Stored data

###

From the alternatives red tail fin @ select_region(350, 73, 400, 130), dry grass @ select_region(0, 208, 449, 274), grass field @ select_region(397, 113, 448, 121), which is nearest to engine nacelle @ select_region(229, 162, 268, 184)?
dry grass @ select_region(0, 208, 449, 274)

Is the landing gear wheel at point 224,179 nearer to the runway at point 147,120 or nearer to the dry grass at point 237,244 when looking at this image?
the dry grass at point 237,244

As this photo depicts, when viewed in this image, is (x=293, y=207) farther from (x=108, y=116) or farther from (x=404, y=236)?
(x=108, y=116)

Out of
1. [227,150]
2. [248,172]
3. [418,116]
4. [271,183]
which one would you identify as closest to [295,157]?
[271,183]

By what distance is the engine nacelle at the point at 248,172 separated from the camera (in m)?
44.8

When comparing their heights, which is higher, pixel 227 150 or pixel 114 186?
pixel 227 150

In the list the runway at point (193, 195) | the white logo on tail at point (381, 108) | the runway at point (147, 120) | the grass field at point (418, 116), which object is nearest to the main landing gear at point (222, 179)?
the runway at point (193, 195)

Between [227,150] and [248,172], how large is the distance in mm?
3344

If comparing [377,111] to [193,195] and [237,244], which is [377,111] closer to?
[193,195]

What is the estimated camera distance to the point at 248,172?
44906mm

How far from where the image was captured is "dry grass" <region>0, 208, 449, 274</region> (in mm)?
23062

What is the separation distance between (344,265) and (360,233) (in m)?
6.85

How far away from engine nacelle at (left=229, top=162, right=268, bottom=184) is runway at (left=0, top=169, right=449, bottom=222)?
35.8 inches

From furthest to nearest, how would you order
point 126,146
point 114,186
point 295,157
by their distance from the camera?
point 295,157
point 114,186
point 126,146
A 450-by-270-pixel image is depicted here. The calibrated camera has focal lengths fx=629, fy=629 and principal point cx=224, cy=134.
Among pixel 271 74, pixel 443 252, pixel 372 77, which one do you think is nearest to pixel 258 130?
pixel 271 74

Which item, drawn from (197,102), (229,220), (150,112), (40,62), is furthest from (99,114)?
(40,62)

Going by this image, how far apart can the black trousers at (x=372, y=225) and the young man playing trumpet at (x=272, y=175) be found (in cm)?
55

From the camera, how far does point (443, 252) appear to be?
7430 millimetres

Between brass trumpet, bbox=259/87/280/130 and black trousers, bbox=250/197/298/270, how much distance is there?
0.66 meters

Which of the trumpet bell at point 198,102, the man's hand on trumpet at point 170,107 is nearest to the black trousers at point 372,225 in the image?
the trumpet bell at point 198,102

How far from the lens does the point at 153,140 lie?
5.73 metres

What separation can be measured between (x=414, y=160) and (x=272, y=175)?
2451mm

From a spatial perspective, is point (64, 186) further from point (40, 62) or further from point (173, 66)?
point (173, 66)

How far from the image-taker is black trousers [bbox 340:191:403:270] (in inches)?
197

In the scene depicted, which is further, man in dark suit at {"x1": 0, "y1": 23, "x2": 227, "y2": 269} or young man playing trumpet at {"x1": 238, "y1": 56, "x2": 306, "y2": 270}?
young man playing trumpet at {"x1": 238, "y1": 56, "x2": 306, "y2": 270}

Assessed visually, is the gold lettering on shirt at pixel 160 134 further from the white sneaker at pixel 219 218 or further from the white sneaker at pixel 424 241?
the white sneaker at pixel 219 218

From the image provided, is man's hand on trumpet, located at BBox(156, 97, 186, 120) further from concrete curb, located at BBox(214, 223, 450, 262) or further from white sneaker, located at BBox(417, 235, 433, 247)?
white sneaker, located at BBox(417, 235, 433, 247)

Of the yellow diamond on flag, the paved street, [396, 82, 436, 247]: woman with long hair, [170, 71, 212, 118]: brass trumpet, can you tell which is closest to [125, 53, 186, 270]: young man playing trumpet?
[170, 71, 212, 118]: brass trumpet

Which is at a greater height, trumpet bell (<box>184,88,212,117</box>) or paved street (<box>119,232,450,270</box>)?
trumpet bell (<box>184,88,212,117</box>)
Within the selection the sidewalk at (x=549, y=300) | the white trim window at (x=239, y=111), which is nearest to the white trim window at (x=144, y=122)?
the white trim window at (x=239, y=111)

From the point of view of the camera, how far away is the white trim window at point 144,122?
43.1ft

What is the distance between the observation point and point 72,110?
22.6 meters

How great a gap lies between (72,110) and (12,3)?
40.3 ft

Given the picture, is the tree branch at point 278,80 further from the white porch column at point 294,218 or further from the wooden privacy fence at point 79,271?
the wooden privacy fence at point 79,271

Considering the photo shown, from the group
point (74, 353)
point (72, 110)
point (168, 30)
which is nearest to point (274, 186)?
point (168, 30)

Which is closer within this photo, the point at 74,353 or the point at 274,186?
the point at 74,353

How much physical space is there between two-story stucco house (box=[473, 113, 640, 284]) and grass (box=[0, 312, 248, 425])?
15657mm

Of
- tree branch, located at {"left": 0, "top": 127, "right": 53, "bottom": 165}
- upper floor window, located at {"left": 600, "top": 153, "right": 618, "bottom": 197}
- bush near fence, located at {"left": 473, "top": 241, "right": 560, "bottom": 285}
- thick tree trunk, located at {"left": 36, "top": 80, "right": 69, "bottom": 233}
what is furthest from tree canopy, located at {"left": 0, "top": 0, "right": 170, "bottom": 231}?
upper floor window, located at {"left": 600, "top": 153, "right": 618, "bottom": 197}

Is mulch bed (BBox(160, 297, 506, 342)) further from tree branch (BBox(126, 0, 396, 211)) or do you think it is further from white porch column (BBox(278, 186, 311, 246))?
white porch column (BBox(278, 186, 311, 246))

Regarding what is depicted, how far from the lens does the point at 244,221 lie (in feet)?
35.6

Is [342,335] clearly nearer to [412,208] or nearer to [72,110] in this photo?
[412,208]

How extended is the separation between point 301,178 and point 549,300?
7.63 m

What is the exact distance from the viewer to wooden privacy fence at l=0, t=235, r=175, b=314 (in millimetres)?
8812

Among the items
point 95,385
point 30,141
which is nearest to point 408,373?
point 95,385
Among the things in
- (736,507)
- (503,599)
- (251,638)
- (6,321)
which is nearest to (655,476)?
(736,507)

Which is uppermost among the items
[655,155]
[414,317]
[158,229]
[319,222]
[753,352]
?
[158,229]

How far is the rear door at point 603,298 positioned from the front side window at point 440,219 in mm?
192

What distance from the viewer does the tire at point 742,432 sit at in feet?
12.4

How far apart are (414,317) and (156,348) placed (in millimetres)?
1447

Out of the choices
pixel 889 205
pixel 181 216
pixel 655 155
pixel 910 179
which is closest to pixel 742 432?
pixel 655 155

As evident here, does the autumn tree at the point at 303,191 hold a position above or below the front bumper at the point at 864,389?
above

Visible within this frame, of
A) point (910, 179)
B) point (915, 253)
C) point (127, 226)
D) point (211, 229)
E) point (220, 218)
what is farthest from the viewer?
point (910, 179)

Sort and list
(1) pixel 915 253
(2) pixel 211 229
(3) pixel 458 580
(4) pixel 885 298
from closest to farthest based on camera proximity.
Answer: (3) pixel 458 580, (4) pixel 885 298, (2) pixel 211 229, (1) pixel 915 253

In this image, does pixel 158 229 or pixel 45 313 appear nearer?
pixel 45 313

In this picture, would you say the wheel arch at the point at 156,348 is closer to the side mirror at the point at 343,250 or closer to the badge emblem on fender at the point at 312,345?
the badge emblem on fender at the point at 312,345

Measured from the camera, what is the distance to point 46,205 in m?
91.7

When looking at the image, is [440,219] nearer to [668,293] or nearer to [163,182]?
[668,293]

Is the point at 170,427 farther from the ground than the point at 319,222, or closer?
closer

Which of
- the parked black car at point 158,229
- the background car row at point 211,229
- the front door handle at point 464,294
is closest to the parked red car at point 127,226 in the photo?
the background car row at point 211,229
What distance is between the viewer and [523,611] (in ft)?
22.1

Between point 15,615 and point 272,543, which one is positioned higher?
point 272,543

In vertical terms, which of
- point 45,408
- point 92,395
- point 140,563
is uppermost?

###

▶ Given task
Render the stretch of the listing that opens with the line containing "Among the things in" and closes with the line containing "Answer: (3) pixel" as a JSON list of strings, one string per line and no blank lines.

▶ Result for this task
[
  "Among the things in",
  "- (736,507)",
  "- (503,599)",
  "- (251,638)",
  "- (6,321)",
  "which is nearest to (655,476)?",
  "(736,507)",
  "Which is uppermost among the items",
  "[655,155]",
  "[414,317]",
  "[158,229]",
  "[319,222]",
  "[753,352]",
  "?",
  "[158,229]",
  "How far is the rear door at point 603,298 positioned from the front side window at point 440,219 in mm?",
  "192",
  "What distance from the viewer does the tire at point 742,432 sit at in feet?",
  "12.4",
  "How far apart are (414,317) and (156,348) placed (in millimetres)?",
  "1447",
  "Out of the choices",
  "pixel 889 205",
  "pixel 181 216",
  "pixel 655 155",
  "pixel 910 179",
  "which is closest to pixel 742 432?",
  "pixel 655 155",
  "As evident here, does the autumn tree at the point at 303,191 hold a position above or below the front bumper at the point at 864,389?",
  "above",
  "Visible within this frame, of",
  "A) point (910, 179)",
  "B) point (915, 253)",
  "C) point (127, 226)",
  "D) point (211, 229)",
  "E) point (220, 218)",
  "what is farthest from the viewer?",
  "point (910, 179)",
  "Sort and list",
  "(1) pixel 915 253",
  "(2) pixel 211 229",
  "(3) pixel 458 580",
  "(4) pixel 885 298",
  "from closest to farthest based on camera proximity.",
  "Answer: (3) pixel 458 580, (4) pixel 885 298, (2) pixel 211 229, (1) pixel 915 253"
]